RAG is the dominant 2026 pattern for adding private, fresh, or proprietary knowledge to LLMs. Every "Chat with your X" product uses it. Knowing RAG inside-out is non-negotiable for an AI engineering career.

Lessons in this module

  1. The problem RAG solves
  2. The 5-step RAG pipeline
  3. RAG vs fine-tuning vs long context
  4. Where RAG shines, and where it fails
  5. Sketching a production RAG architecture

Lesson 7.1: The problem RAG solves

Hook / Why This Matters

Ask ChatGPT about your company's internal handbook. It will guess. Confidently. Wrongly. RAG is the fix. This is the lesson where that clicks.

Beginner Analogy

A brilliant new employee on day one knows the world but not your company. Hand them the employee handbook before each meeting and they will sound like a 5-year veteran. RAG hands the handbook to the LLM right before each answer.

Concept Explanation

LLMs have two knowledge limits:

  1. Cutoff: training data has a date. Anything after that does not exist for the model.
  2. Privacy: the model was not trained on your internal docs, your PDFs, your DB.
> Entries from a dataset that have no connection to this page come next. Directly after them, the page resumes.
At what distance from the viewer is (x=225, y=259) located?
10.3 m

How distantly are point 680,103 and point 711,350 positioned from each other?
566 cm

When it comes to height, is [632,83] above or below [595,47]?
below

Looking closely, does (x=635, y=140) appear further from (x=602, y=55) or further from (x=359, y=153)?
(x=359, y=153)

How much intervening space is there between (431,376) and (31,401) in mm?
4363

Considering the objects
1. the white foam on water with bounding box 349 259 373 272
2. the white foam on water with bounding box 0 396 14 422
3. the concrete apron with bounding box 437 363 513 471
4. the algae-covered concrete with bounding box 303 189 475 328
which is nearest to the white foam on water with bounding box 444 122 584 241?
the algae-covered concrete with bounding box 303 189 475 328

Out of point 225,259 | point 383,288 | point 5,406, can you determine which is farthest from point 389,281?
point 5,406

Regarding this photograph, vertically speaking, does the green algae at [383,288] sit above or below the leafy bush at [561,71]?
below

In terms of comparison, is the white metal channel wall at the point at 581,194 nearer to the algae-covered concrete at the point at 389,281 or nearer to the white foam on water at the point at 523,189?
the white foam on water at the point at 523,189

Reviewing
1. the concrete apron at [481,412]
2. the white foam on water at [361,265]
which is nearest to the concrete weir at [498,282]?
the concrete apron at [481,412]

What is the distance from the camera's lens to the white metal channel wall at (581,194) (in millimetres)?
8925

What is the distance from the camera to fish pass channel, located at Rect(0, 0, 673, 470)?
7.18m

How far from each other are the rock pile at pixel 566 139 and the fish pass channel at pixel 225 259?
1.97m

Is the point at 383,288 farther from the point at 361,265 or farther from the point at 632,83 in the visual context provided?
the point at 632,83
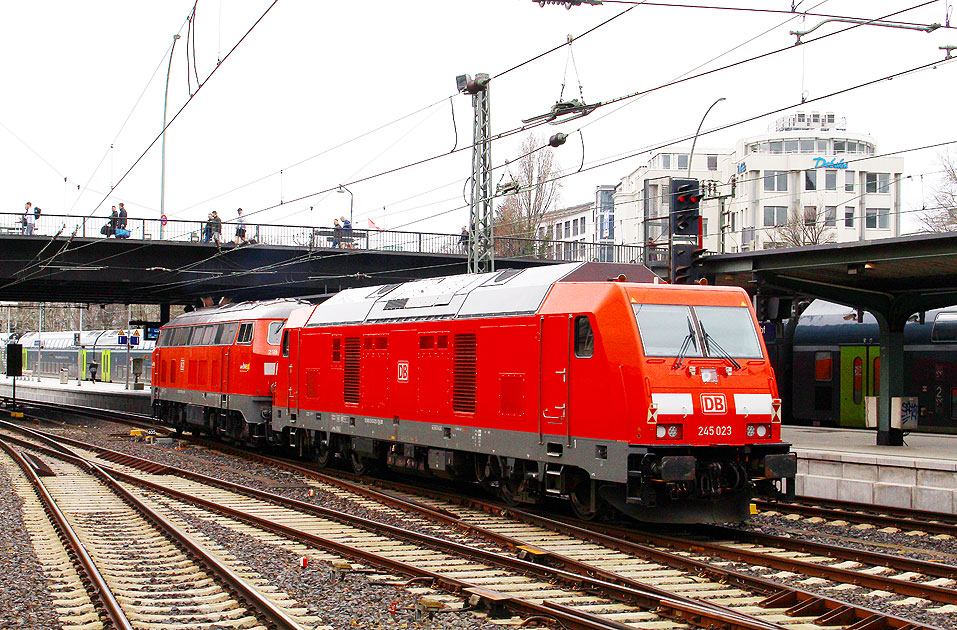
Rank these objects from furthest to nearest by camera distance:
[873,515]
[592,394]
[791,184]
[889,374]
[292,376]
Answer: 1. [791,184]
2. [292,376]
3. [889,374]
4. [873,515]
5. [592,394]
RAG fixes both by retrieving relevant snippets from a knowledge source at inference time and adding them to the prompt. The model still does the answering. The knowledge is just-in-time.

Technical Breakdown

A naive prompt: "What is GeekHub's reputation algorithm?" -> LLM guesses.

A RAG prompt: "Use the following snippets from GeekHub's docs to answer. [snippet1] [snippet2] Question: What is GeekHub's reputation algorithm?" -> LLM grounds its answer in the snippets.

The retrieval step picks the most relevant snippets. The augmentation step packs them into the prompt. The generation step answers.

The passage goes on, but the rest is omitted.